SageMaker resources run in one of two modes: internet-facing or VPC-isolated. Get this distinction right early or plan on a painful re-architecture later.

Internet-Facing vs. VPC Mode

Out of the box, SageMaker notebook instances, training jobs, and endpoints all get direct internet access. Quick to set up. Terrible for production. I watched teams run like this for months, then face a brutal migration when compliance caught up. VPC mode places SageMaker resources inside your own Virtual Private Cloud, giving you actual control over what talks to what. Every production SageMaker deployment I build starts here.

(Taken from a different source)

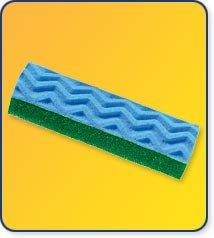 O-Cedar  Roll-O-Matic  8-1/2 in. Mop Refill-Mfg# 135859 - Sold As 6 Units by O-Cedar (Image #1)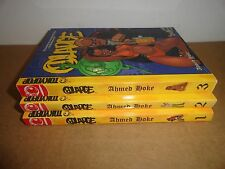 @Large vol. 1-3 by Ahmed Hoke Manga Graphic Novel Complete Lot in English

VPC Configuration Best Practices

Use Private Subnets

Deploy SageMaker resources in private subnets. Full stop. Public subnets give your ML infrastructure a direct path to and from the internet; that attack surface buys you nothing. I have yet to see a legitimate production use case requiring SageMaker resources in a public subnet.

import boto3

sagemaker = boto3.client('sagemaker')

response = sagemaker.create_notebook_instance(
    NotebookInstanceName='my-secure-notebook',
    InstanceType='ml.t3.medium',
    SubnetId='subnet-xxxxx',  # Private subnet ID
    SecurityGroupIds=['sg-xxxxx'],
    DirectInternetAccess='Disabled',
    RoleArn='arn:aws:iam::account-id:role/SageMakerRole'
)
Creating a SageMaker notebook instance in a private subnet

Implement Multiple Availability Zones

For production workloads (especially SageMaker endpoints handling real-time inference), spread resources across at least two Availability Zones. Learned this one the hard way. An AZ outage in us-east-1 took down a single-AZ inference endpoint for 47 minutes. The multi-AZ version of that same service? Up the entire time.

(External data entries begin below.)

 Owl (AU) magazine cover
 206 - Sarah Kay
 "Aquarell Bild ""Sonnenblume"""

Network Isolation for Training Jobs

Working with sensitive data? Run training jobs in network isolation mode. This blocks the training container from making any outbound network calls. A healthcare client had a compliance requirement that no patient data could leave the VPC boundary during model training. Network isolation was the cleanest way to satisfy that requirement.

import boto3

sagemaker_client = boto3.client('sagemaker')

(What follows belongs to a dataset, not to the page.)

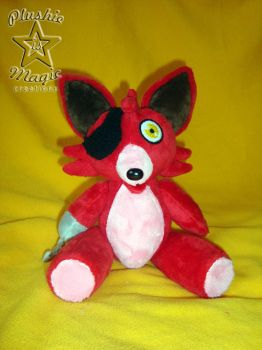 Just another one Foxy plushie by SunflowerTiger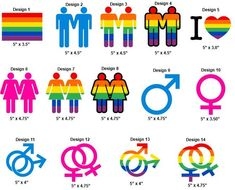 Transgender, Logo Mano, Minecraft Banner Designs, Pride Quotes, Lgbtq Flags, Lgbt Memes, Lgbt Love, Lgbt Community, Gay Pride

response = sagemaker_client.create_training_job(
    TrainingJobName='my-isolated-training-job',
    RoleArn='arn:aws:iam::account-id:role/SageMakerRole',
    AlgorithmSpecification={
        'TrainingImage': 'my-training-image',
        'TrainingInputMode': 'File'
    },
    ResourceConfig={
        'InstanceType': 'ml.p3.2xlarge',
        'InstanceCount': 1,
        'VolumeSizeInGB': 50
    },
    VpcConfig={
        'Subnets': ['subnet-xxxxx'],
        'SecurityGroupIds': ['sg-xxxxx']
    },
    EnableNetworkIsolation=True,
    StoppingCondition={
        'MaxRuntimeInSeconds': 86400
    },
    OutputDataConfig={
        'S3OutputPath': 's3://my-bucket/output'
    }
)
Enabling network isolation for SageMaker training jobs

Security Groups and NACLs

Principle of Least Privilege

Most teams over-permit SageMaker security groups because troubleshooting connectivity issues during training is painful and nobody wants to be the bottleneck. Resist that urge. Notebook instances typically need inbound HTTPS on port 443 for Jupyter access through the console. That's it.

Inbound Rules:
- Type: HTTPS
- Protocol: TCP
- Port: 443
- Source: Your VPC CIDR or specific IP ranges

Outbound Rules:
- Allow necessary AWS service endpoints
- Block all other traffic by default

Separate Security Groups by Function

Maintain distinct security groups for each SageMaker component type. Merging them into a single "sagemaker-sg" feels convenient until you need to debug why your endpoint can reach a resource that only training jobs should access.

Security Group Type Purpose
Notebook Security Group For development and experimentation
Training Security Group For training jobs
Endpoint Security Group For model serving
Data Source Security Group For databases and data storage

The payoff comes during incident response. Traffic from a specific security group in your flow logs tells you immediately which component generated it.

Use Network ACLs as a Second Layer

Security groups handle instance-level filtering. NACLs operate at the subnet level. Think of NACLs as a safety net: coarse-grained rules that catch anything the security groups miss. They matter most for subnets hosting production inference endpoints, where a misconfigured security group could expose your model to unauthorized callers.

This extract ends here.